Another way to test, since most lighters are butane, and you are checking a propane meter (not sure what the conversion factor would be), you could use a plumbers torch. open the valve, in the vicinity of the detector, and see if it alarms. The amount of gas released would be minimal, and as long as there is no ignition source, it would be relatively safe.

Just another note on the odorant. You will smell the propane, due to the odorant long before you even have a 1% LEL concentration. It is extremely strong.

Tim


----------



## BigBadBrain (Aug 26, 2004)

This thread is one that goes in my "Read often" section of my Outbacker notebook.

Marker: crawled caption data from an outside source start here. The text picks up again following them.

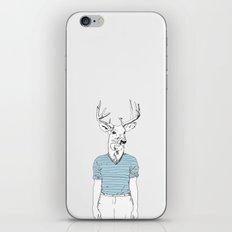 Wild Nothing I iPhone & iPod Skin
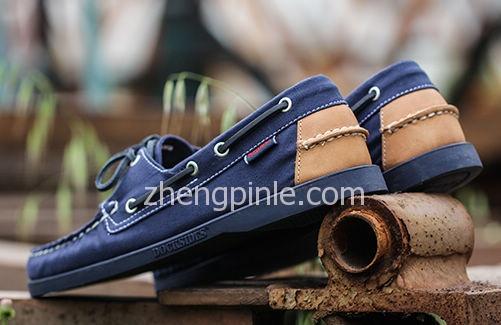 美国Sebago帆船鞋Docksides经典款
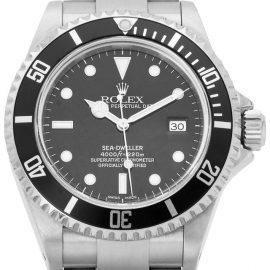Rolex Sea-Dweller 16600, Baton, 2002, Very Good, Case material Steel, Bracelet material: Steel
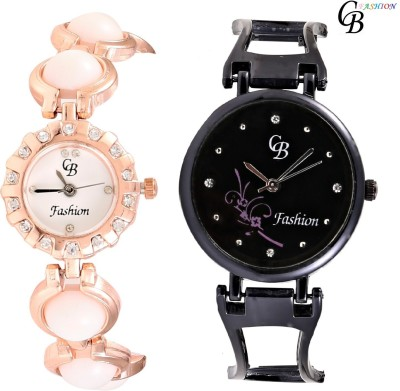 CBFashion RW169 169 Analog Watch  - For Women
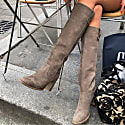 Nubuck Grey Knee-High Boots image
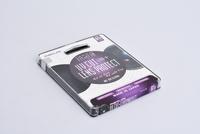 Marumi UV filtr FIT+SLIM MC (L390) 67mm bazar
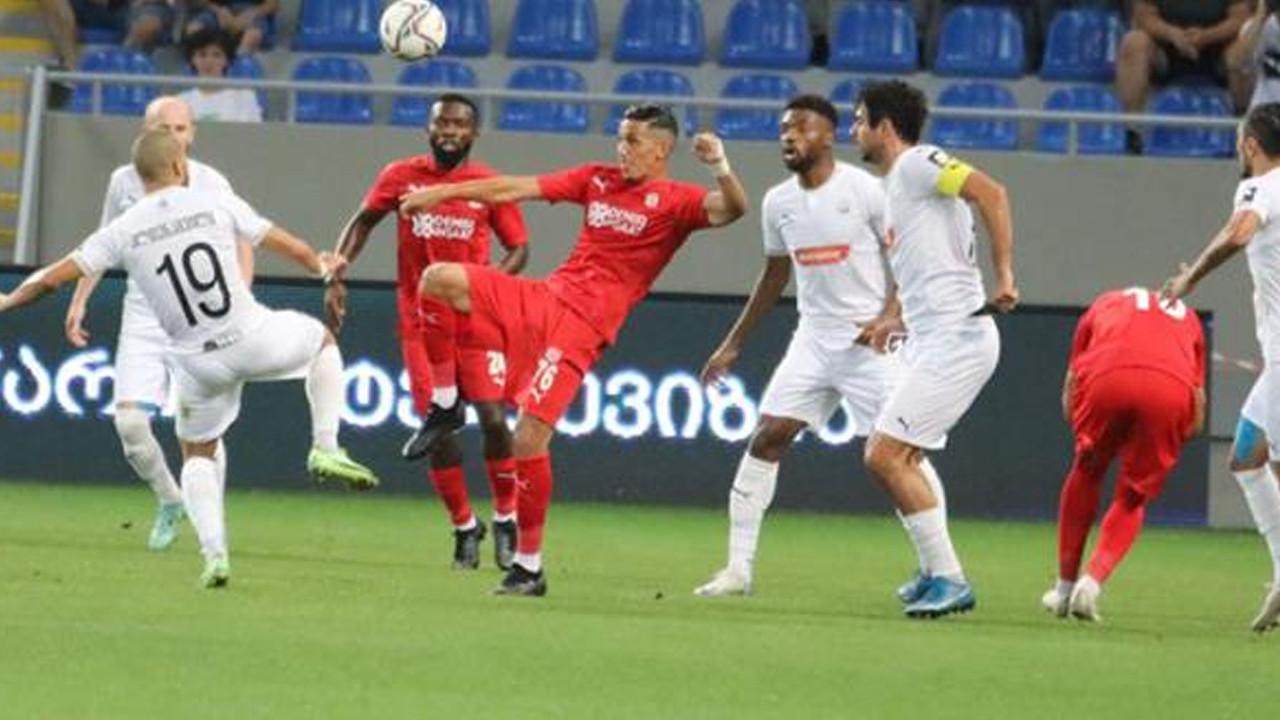 UEFA Konferans Ligi'nde Yiğidolar avantajı kaptı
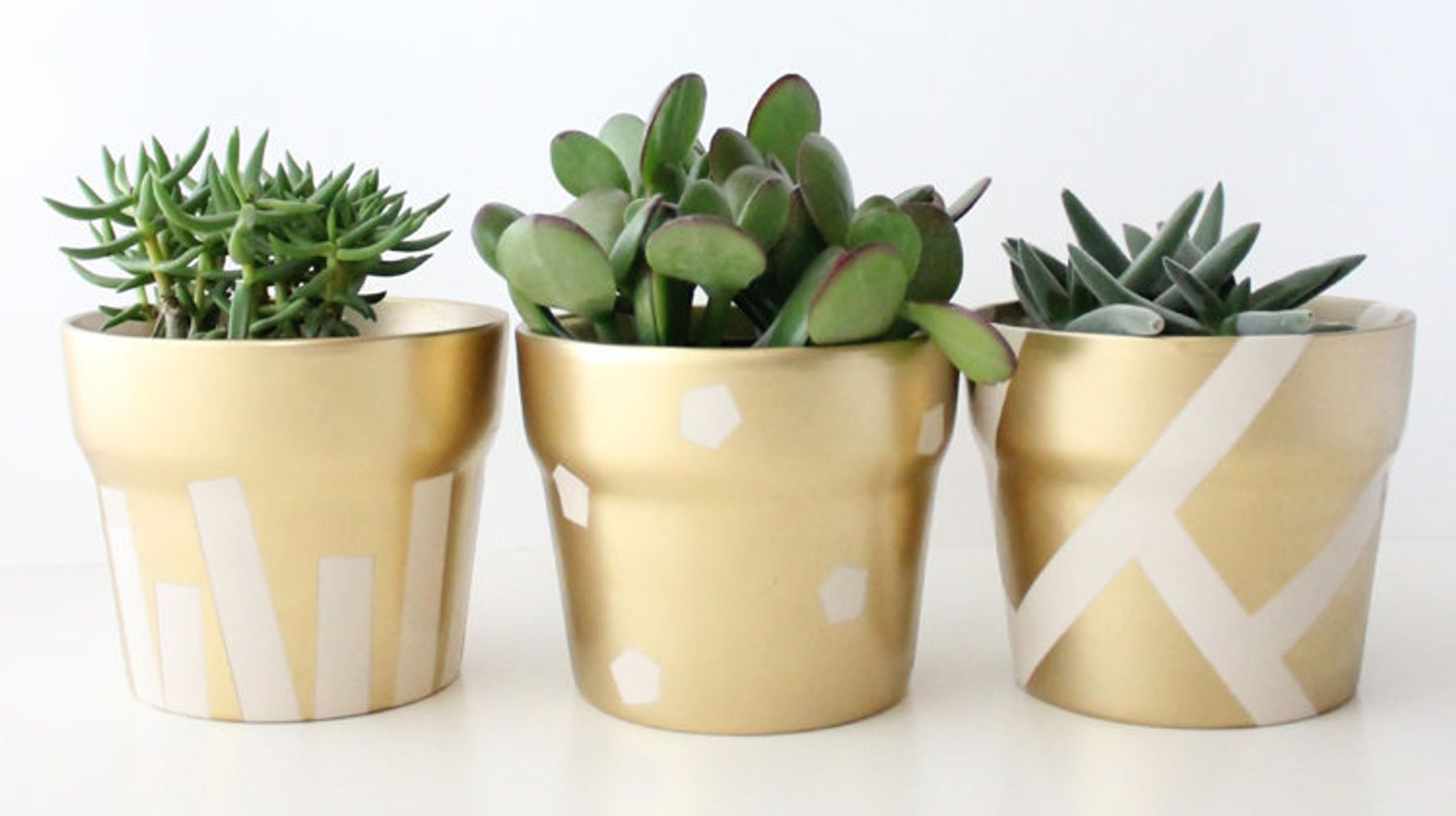 8 Easy DIY Projects To Try This Weekend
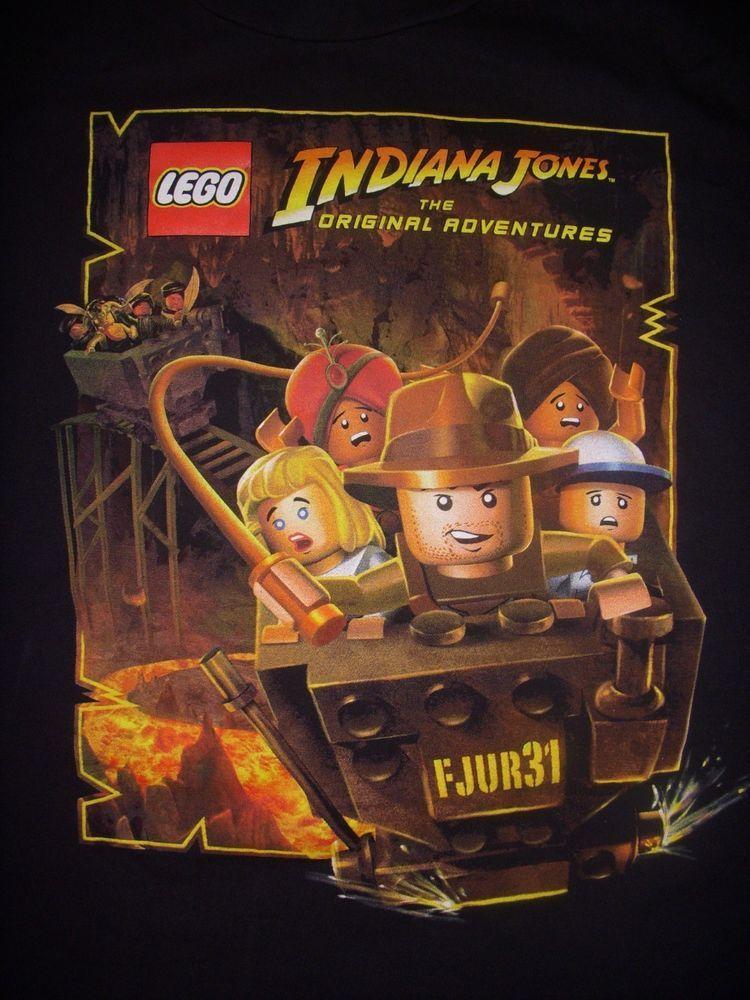 indianjones birthday party invitations printable%0A Lego Indiana Jones The Original Adventures Black Tshirt XL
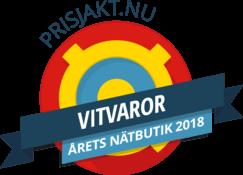 Vitvaror 2018
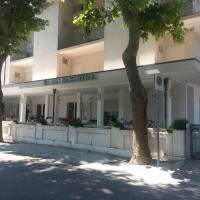 Hotel La Parigina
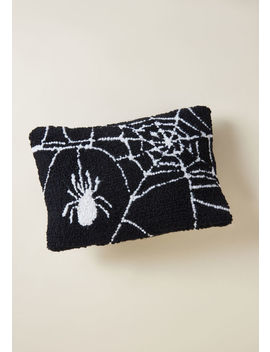 Webby, Set, Go Decorative Pillow by Modcloth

I'm thinking that, since I use the 16 oz. bottles of propane for my new BBQ, that the addition of a plumbers torch (the business end without the bottle) to my safety supplies is a good move. I can use the 16 oz. bottles and the plumber's torch to test the propane alarm. That way I don't have to carry the extra propane bottle for the plumber's torch.

BBB


----------



## California Jim (Dec 11, 2003)

Good info Tim, and thanks for researching this







I'll give it a try.

Although the propane odor in this situation was strong enough to make my wife cough and almost gag, it was probably not a high enough concentration to set-off the detector. I'll know more after I test it. I'm glad they put a strong odorant in there, gives ya a dandy warning!


----------



## PDX_Doug (Nov 16, 2004)

Tim,

Thanks for the info. It always helps to have the facts straight.

Brian,

Great idea to get the torch head for the bottles. Alot of us carry those things for one reason or another, and the addition of the torch head to the toolbox is pretty easy (dosen't even take much space!).

Happy Trails,
Doug

P.S. Brian, Hope your 'dotter' is feeling better. She is a great kid (we should all be so lucky)! Please thank her for entertaining Grant and Sabrina while we packed up. Allowing herself to be tied to a tree goes above and beyond!


----------